Infusion of mesenchymal stem cells expanded in vitro, irrespective of the donor, might be an effective therapy for patients with steroid-resistant, acute GVHD.

Funding

Swedish Cancer Society, Children's Cancer Foundation, Swedish Research Council, Cancer Society in Stockholm, Cancer and Allergy Foundation, Karolinska Institutet, Istituto Superiore di Sanità, European Union, Regione Lombardia, Fondazione CARIPLO, Associazione Italiana Ricerca contro il Cancro, Compagnia di San Paolo Torino, Progetto CARIGE Cellule Staminali, European Commission, Ministero dell'Università e della Ricerca Scientifica e Tecnologica, Ricerca Finalizzata Regione Liguria 2005 Assistenza Domiciliare, Dutch Programme for Tissue Engineering.

Introduction

Allogeneic haemopoietic-stem-cell transplantation is the treatment of choice for many malignant and non-malignant disorders.1, 2 Severe graft-versus-host disease (GVHD) is a life-threatening complication after this treatment and donor lymphocyte infusion is used for treatment or prevention of relapse of leukaemia.3, 4 Steroids are still the first-line treatment for established GVHD with a response rate of 30–50%; however, the outcome for patients with severe, steroid-resistant, acute GVHD is poor, and overall survival is low.1, 3, 4, 5

Mesenchymal stem cells are multipotent bone-marrow cells able to differentiate in vitro and in vivo into tissues of mesenchymal origin.6, 7 Moreover, these cells provide support for the growth and differentiation of haemopoietic progenitor cells in bone-marrow microenvironments and, in animal models, promote engraftment of haemopoietic cells.⁸ In co-culture experiments with allogeneic lymphocytes, mesenchymal stem cells do not induce lymphocyte proliferation, interferon-γ production, or upregulation of activation markers.9, 10

Mesenchymal stem cells suppress proliferation of activated lymphocytes in vitro in a dose-dependent, non-HLA-restricted, manner.9, 10, 11 In a baboon skin-graft model, Bartholomew and co-workers¹¹ showed that infusion of ex-vivo expanded donor-derived or third-party cells prolonged the time to rejection of histoincompatible skin grafts.
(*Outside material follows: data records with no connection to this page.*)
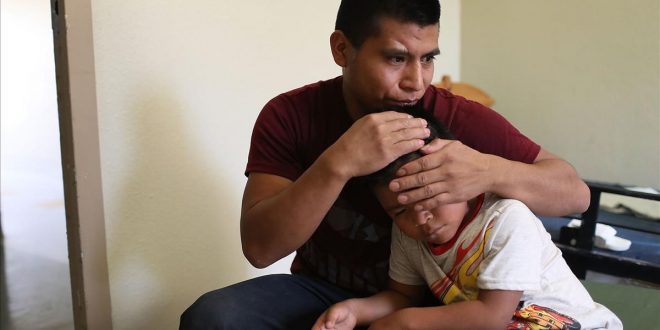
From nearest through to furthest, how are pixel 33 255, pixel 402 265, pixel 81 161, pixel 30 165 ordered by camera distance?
pixel 402 265
pixel 81 161
pixel 33 255
pixel 30 165

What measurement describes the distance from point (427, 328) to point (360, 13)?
0.60 metres

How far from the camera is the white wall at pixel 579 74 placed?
2215mm

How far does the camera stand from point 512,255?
85 centimetres

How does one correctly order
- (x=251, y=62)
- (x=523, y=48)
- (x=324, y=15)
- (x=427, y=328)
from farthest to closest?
(x=523, y=48)
(x=324, y=15)
(x=251, y=62)
(x=427, y=328)

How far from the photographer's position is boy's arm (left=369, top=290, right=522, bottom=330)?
33.5 inches

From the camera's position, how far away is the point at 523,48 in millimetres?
2523

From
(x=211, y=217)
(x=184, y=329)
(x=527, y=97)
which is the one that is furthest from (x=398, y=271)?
(x=527, y=97)

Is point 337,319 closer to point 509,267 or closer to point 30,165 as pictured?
point 509,267

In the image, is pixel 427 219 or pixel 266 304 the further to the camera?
pixel 266 304

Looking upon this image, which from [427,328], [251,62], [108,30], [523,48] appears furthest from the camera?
[523,48]

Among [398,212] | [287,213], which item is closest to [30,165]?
[287,213]

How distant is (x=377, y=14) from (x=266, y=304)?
61cm

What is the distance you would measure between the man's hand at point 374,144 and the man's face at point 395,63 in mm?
147

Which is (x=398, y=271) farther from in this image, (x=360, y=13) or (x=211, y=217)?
(x=211, y=217)
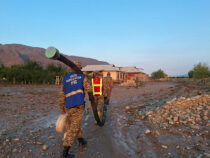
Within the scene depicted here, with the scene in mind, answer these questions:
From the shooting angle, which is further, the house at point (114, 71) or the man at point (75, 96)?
the house at point (114, 71)

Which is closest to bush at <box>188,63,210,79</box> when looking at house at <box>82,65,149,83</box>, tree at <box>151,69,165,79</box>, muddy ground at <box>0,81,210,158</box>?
house at <box>82,65,149,83</box>

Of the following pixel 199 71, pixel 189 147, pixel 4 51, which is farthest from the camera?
pixel 4 51

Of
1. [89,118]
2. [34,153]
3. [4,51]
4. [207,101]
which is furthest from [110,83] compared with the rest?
[4,51]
Furthermore, infused cells improve the outcome of acute renal, neural, and lung injury, possibly by promoting a shift from production of proinflammatory cytokines to anti-inflammatory cytokines at the site of injury.12, 13, 14

In phase I and II trials, HLA-identical mesenchymal stem cells expanded ex vivo have been infused to promote haemopoietic recovery after autologous and allogeneic haemopoietic-stem-cell transplantation and to treat patients with osteogenesis imperfecta.15, 16, 17, 18, 19, 20 So far, neither acute nor long-term adverse events have been reported after infusion of mesenchymal stem cells. Two reports on the use of in-vitro expanded cells for the treatment of severe, acute GVHD have recently been published.21, 22

To facilitate large-scale, multicentre trials, the European Group for Blood and Marrow Transplantation Developmental Committee has adopted a common protocol for expansion of mesenchymal stem cells. We report the results of a multicentre, phase II study of the use of these cells in 55 patients with severe and steroid-resistant, acute GVHD.